Y desde el punto de vista de salud y social las evidencias demuestran con claridad que el juego activo se debe incentivar.

“El desafío es comprender que el juego activo es una necesidad para el desarrollo saludable de niños y niñas. Cuando un niño juega activamente no sólo está moviendo su cuerpo, también está construyendo habilidades que pueden influir en su salud, bienestar y desarrollo futuro”, manifiesta el investigador.

Y es por eso que existe la convicción e interés de que las evidencias de las que se disponen se puedan traducir en decisiones concretas para generar estrategias y políticas públicas que permiten diseñar entornos educativos y sociales más activos y sanos que favorezcan el bienestar infantil, línea en la que Chile da señales de avance, aunque esto también requiere esencialmente acciones desde los núcleos más íntimos.

El doctor Zapata expone que a nivel internacional existe creciente interés por integrar el movimiento dentro de la jornada escolar.

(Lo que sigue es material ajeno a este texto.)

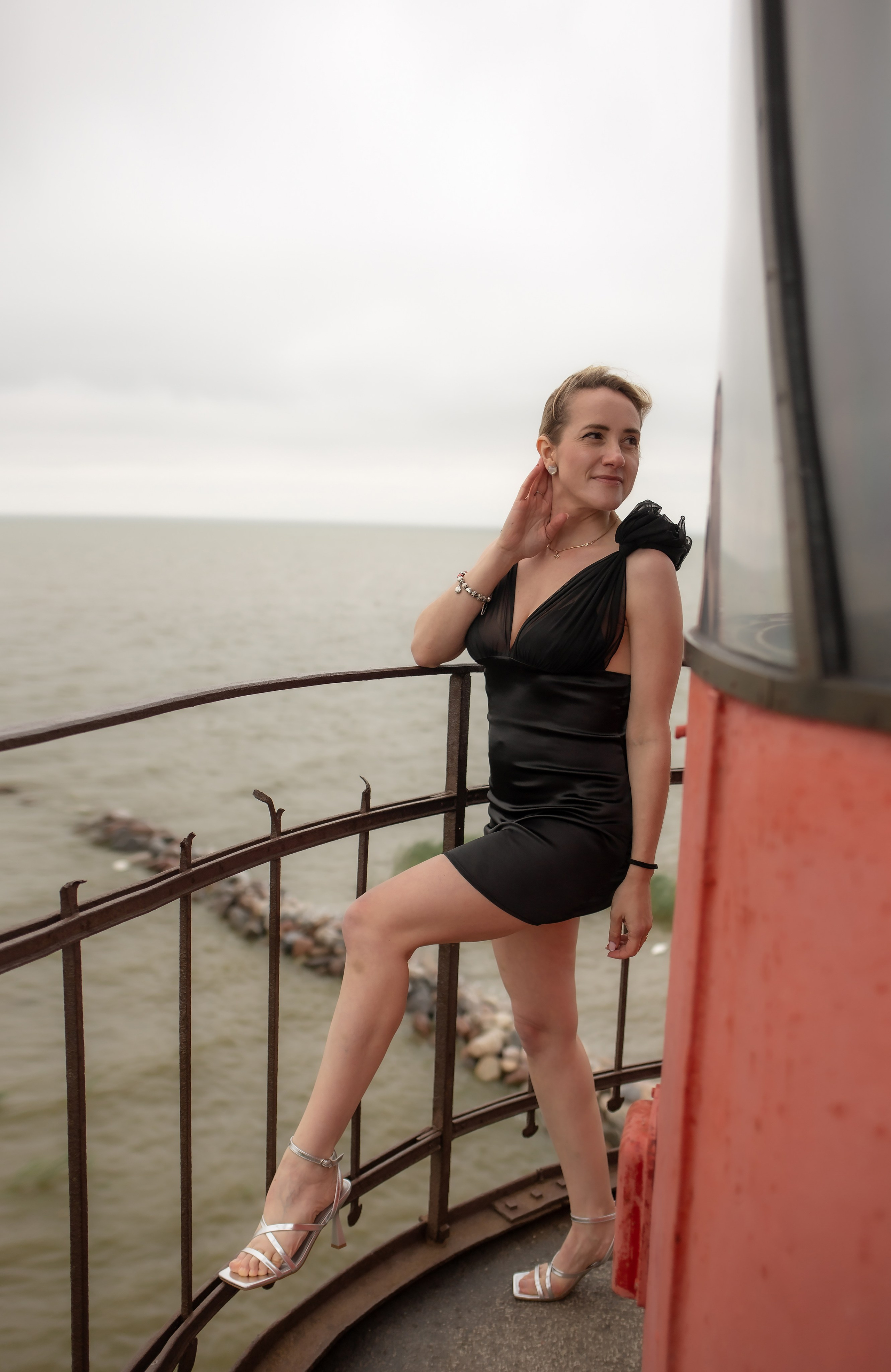 Катя. Маяк в Заливино. Фотограф в Калининграде Решетникова Алина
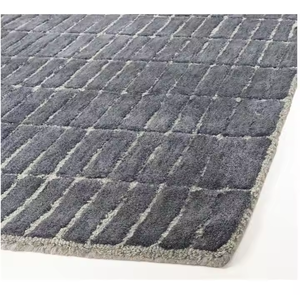 Ensemble de tapis tressé en laine de jute naturelle 100% de qualité supérieure Design moderne pour le salon, la chambre et le sol de la maison - Product Image 2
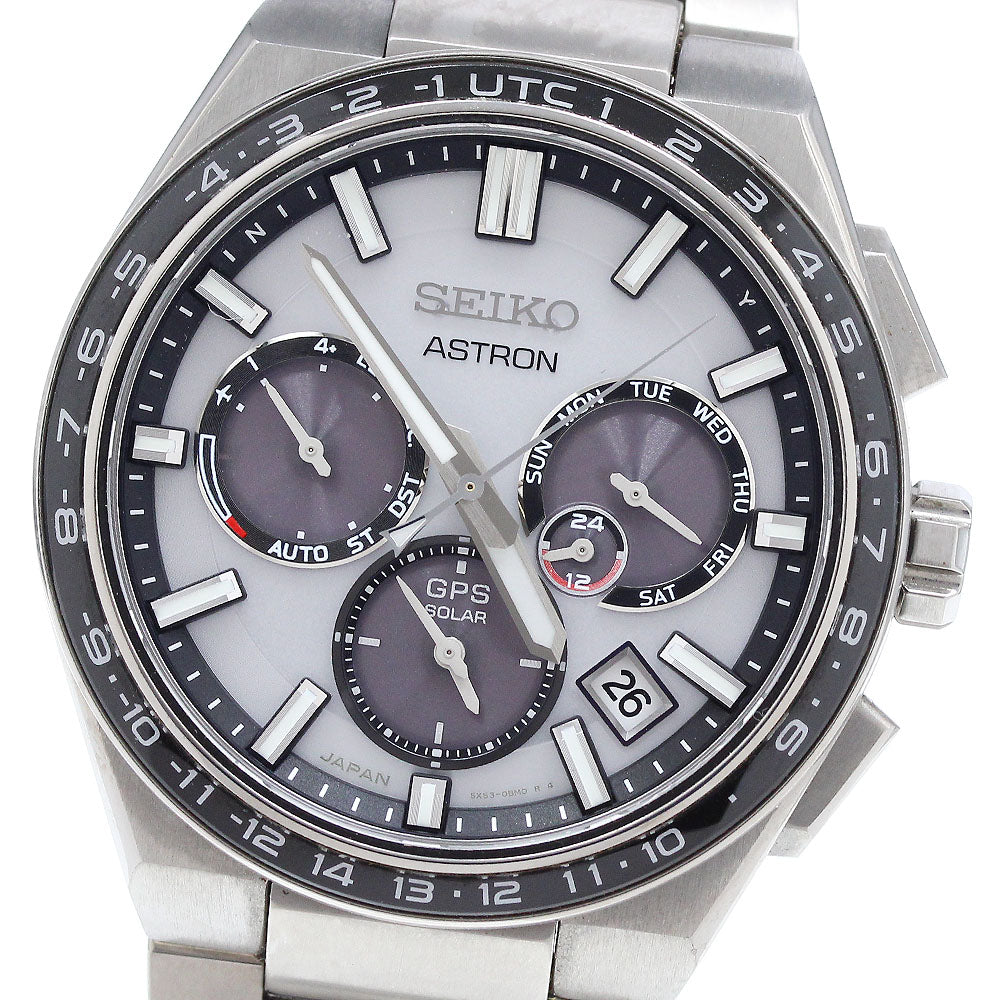 SEIKO Astron SBXC107/5X53-0BR0 GPS Solar Powered Radio Men's Watch_912274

Y en el país, además de experiencias puntuales innovadoras en distintos establecimientos dos nuevas legislaciones apuntan a esa línea.

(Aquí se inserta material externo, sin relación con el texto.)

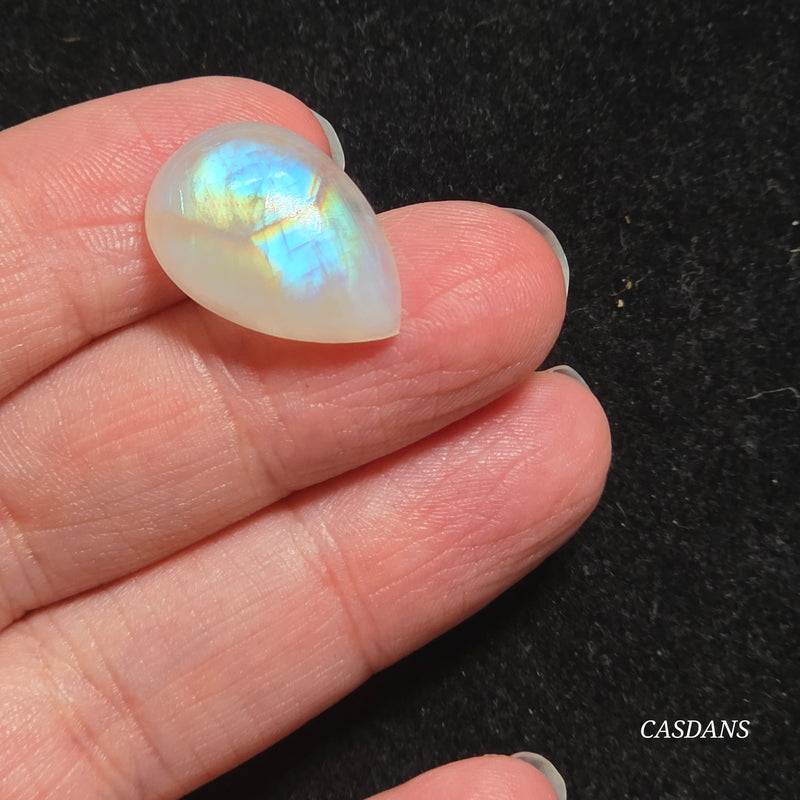 Rainbow Moonstone Cabochon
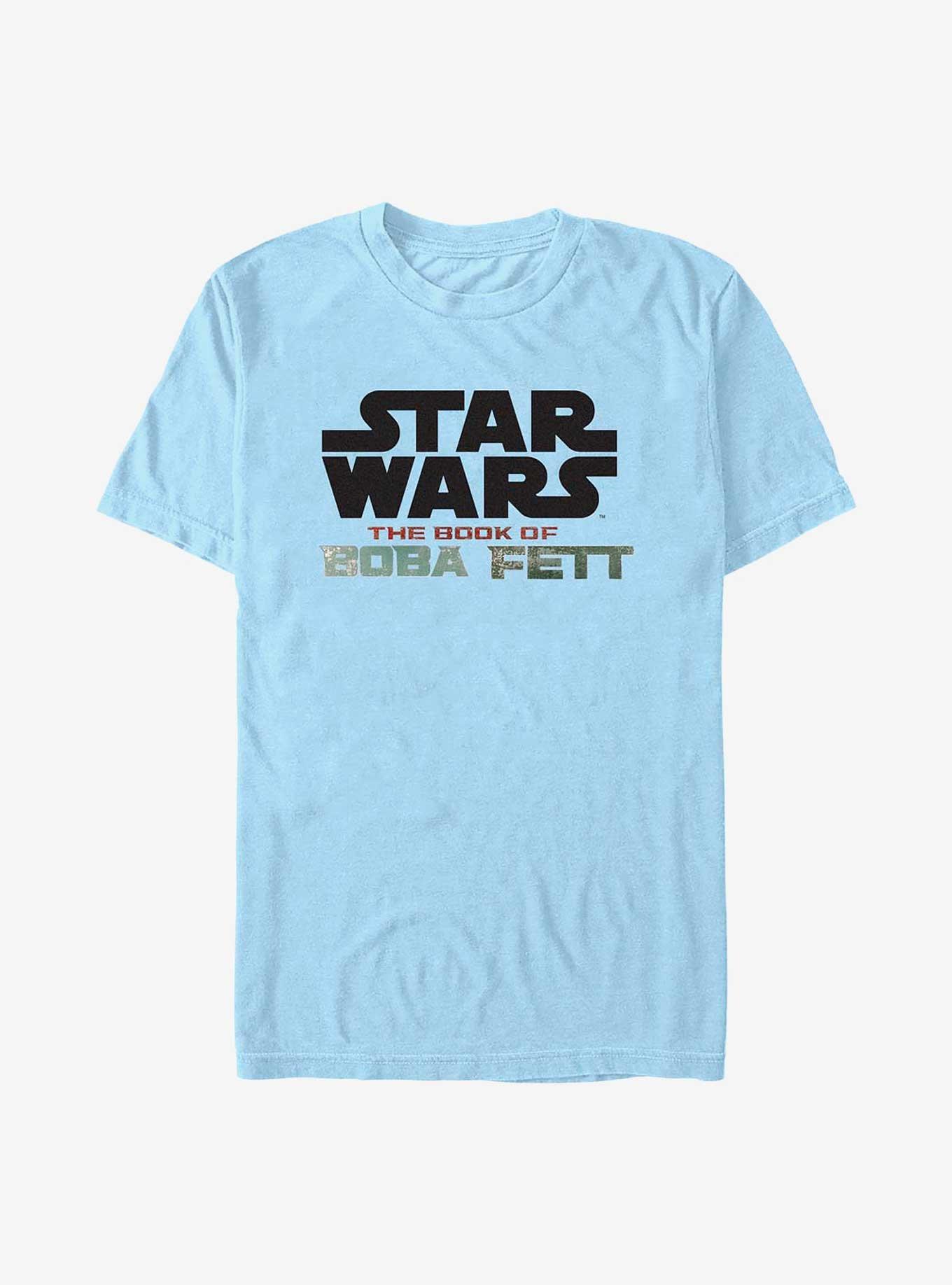 Star Wars: The Book Of Boba Fett Large Star Wars Logo T-Shirt, LT BLUE, hi-res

Hace pocos meses se promulgó la Ley N° 21.778, ley de 60 minutos, que obliga a establecimientos a incorporar al menos una hora diaria de dinámicas activas a la jornada escolar para combatir el sedentarismo y se implementará de forma escalonada desde 2027. Haciendo sinergia con cambiar los hábitos, desde este año la Ley 21.801 regula y prohíbe el uso de celulares y otros dispositivos dentro de establecimientos en toda la jornada si no es con fin pedagógico o casos puntuales justificados, propiciando que cada vez más los escolares compartan y se muevan más.

En este sentido, precisa que “las estrategias con mayor respaldo científico incluyen el juego al aire libre, los recreos activos, las clases físicamente activas y los descansos activos. Estudios recientes muestran que estas intervenciones pueden favorecer la atención, algunas funciones ejecutivas y el comportamiento en el aula sin perjudicar el aprendizaje académico”.

Eso sí, releva que las oportunidades de juego activo fuera del horario escolar son igual de relevantes y necesarias, y que la familia tiene un rol fundamental en el reto.

“A nivel familiar, muchas veces las estrategias más efectivas son las más simples: caminar al colegio cuando sea posible, visitar plazas y parques, organizar juegos al aire libre los fines de semana, establecer momentos libres de pantallas. No se trata necesariamente de practicar deporte organizado todos los días, sino de recuperar oportunidades cotidianas para moverse, explorar y jugar”, sostiene.

Y la sociedad debe propiciar que existan entornos accesibles y seguros para desenvolverse activa y libremente.

“La ciencia todavía tiene mucho que descubrir sobre este fenómeno, pero los datos actuales permiten afirmar que proteger y promover oportunidades de juego activo es una inversión relevante para el desarrollo infantil y para la sociedad en su conjunto”, concluye Zapata.